DEGCR + AGCR unit/IASC all meeting (September 16, 2016)

In Southeast Asia, regional climatic conditions are directly influenced by the El Nino Southern Oscillation (ENSO) and land use change (LUC) emissions account for a major fraction of the global total. However, insufficient knowledge about interactions between climate and LUC on terrestrial biogeochemical cycle remains an obstacle for understanding the past and present status of net CO2 flux in Southeast Asia. Using multiple approaches for flux estimation, we show that decadal net CO2 flux in Southeast Asia shifts towards a net source from the 1980s to the 1990s due to the increased LUC emissions, and towards a net sink from the 1990s to the 2000s partly due to the enhanced CO2 fertilization effect and, particularly due to the absence of strong El Nino events during the 2000s. Our findings suggest that net CO2 flux in the 2000s is unaffected by strong CO2 releases associated with El Nino such as peat and deforestation fires and enhanced plant respirations associated with increases in temperature, resulting in the near neutral net CO2 balance. A further analysis indicates large CO2 emissions in 2010?2015 due to recurring strong El Nino, which in turn emphasizes the uniqueness of the climate condition in the 2000s.

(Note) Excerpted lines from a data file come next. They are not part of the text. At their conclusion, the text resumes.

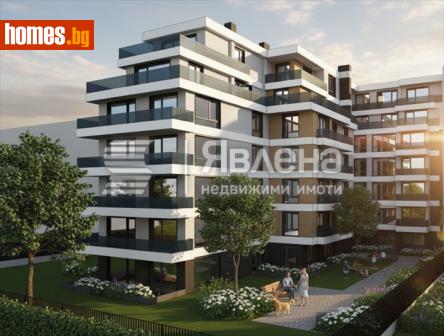 Многостаен, 133m² - Апартамент за продажба - 116428722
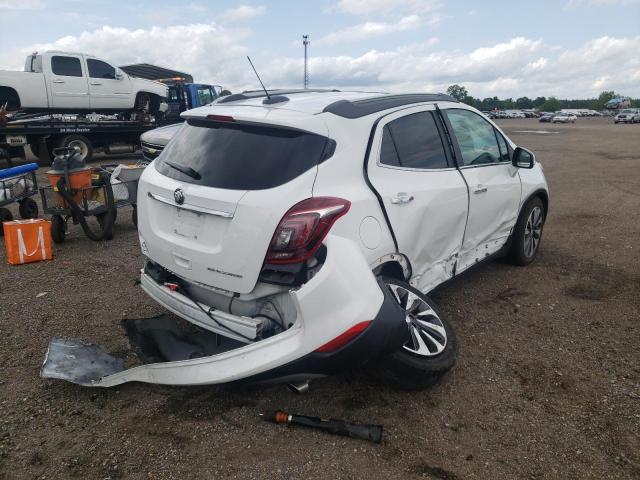 Photo 4 from auction – 2019 BUICK ENCORE ESS with VIN KL4CJCSMXKB771627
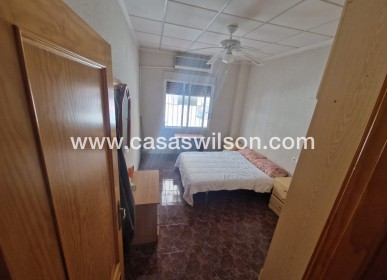 Venta - Adosado - Torrevieja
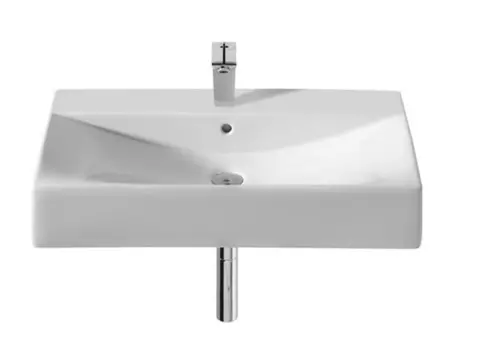 Раковина Roca Diverta 75 327110000 75x45 см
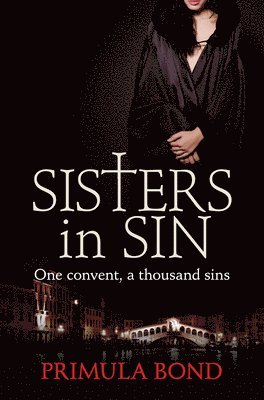 bokomslag Sisters in Sin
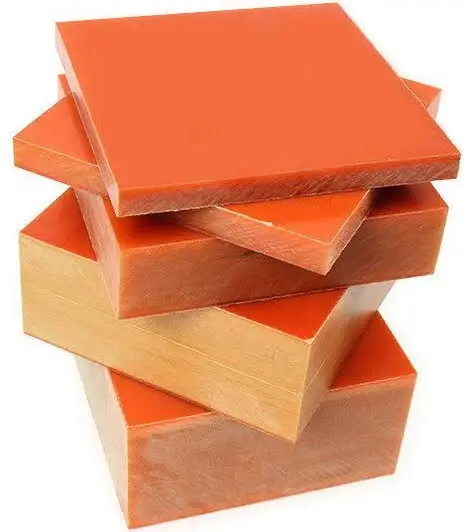 Bakelite sheet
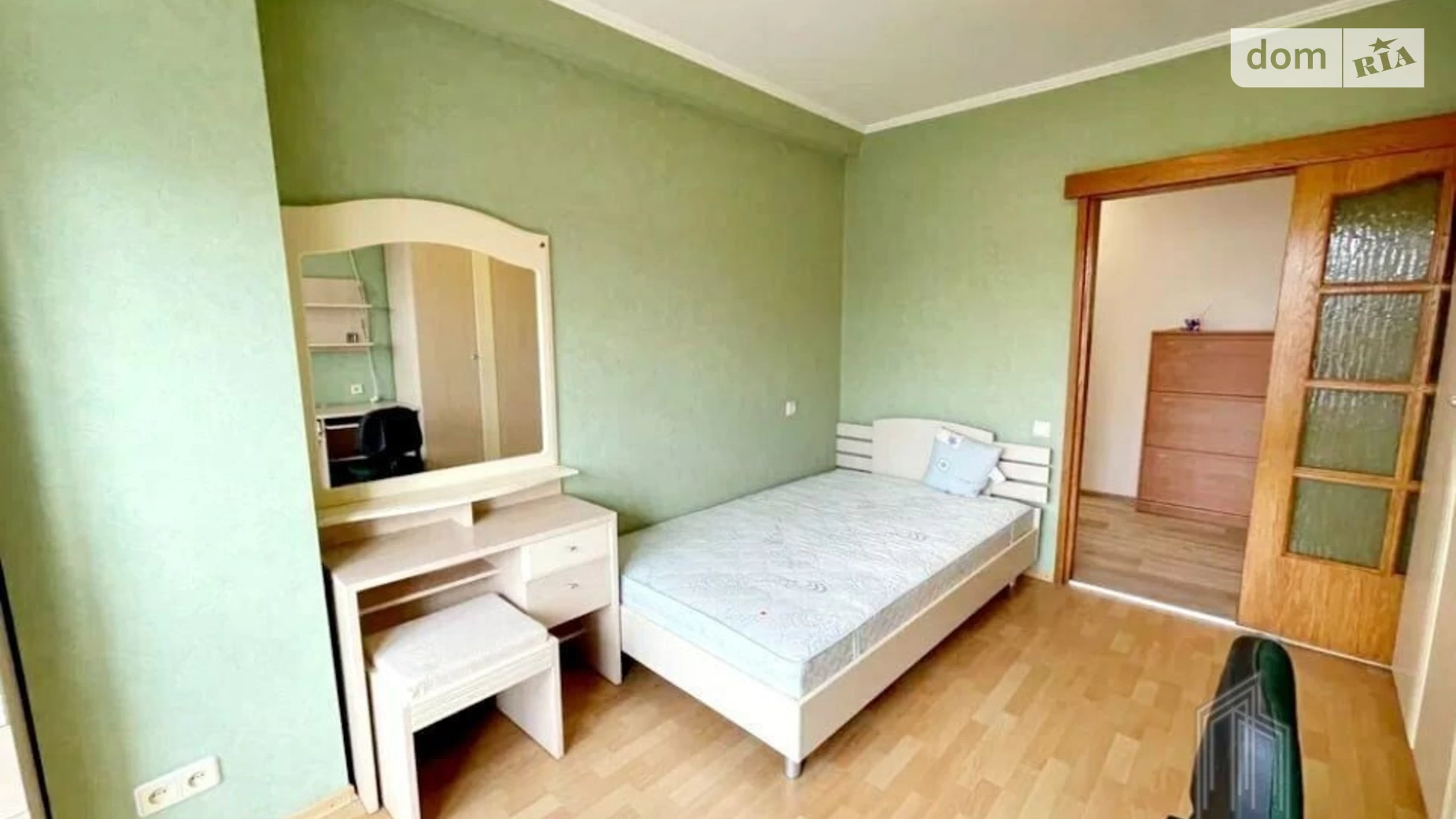Продается 3-комнатная квартира 67 кв. м в Киеве, ул. Авиаконструктора Антонова, 15А - фото 4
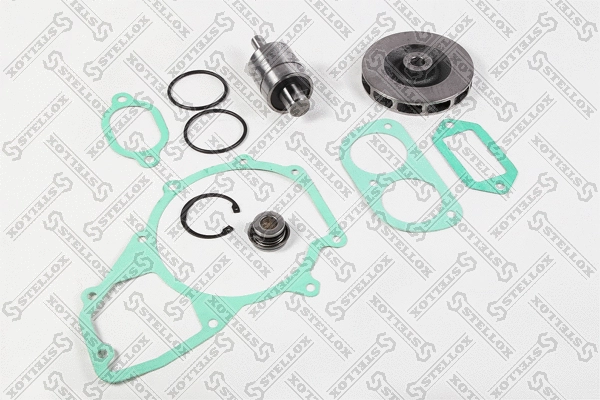 Repair Kit, water pump (81-29902-SX)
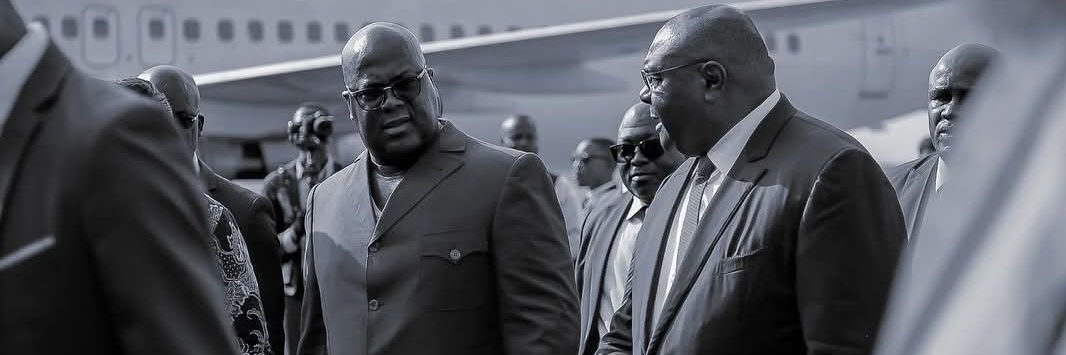 Aris MASENGU NGANDU banner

Short-lived climate pollutants (SLCPs), such as black carbon and tropospheric ozone, are found to contribute to global/arctic warming significantly and therefore they are recently deemed as effective control target. However, our knowledge of their atmospheric chemistry and physics, including emission/production, transport and loss/deposition is not sufficient such that the control is optimized. Particularly Asia is regarded as a hot source area but the emission/production rates are not well constrained. In this talk, after presenting the significance of pollution in this region, recent findings from long-term observations at Fukue Island since 2009 are highlighted, particularly on black carbon. The observed data for six years were categorized into two classes, i.e., with and without a wet removal effect, using the accumulated precipitation along a backward trajectory (APT) for the last 3 days as an index. Statistical analysis of the observed DeltaBC/DeltaCO ratios was performed to obtain information on the emission ratios (from data with zero APT only) and wet removal rates (including data with nonzero APTs). The estimated emission ratios were higher for south-central East China than for north-central China and had wintertime enhancement, likely affected by the domestic emissions. Although the bottom-up emission inventory (e.g., REAS2) captured these tendencies qualitatively, large overestimation for central East China and Korea was noticed. Wet removal of BC was clearly identified as a decrease in the DeltaBC/DeltaCO ratio against APT. The removed fraction was fitted reasonably well by a stretched exponential decay curve against APT. This fit can be used to test and improve the chemistry and climate models. More data will be collected using R/V Mirai, to further verify how far BC particles will reach from Asia, particularly whether they are transported to the Arctic regions or not. Other new directions of studies on ozone budget are also presented when time permitting.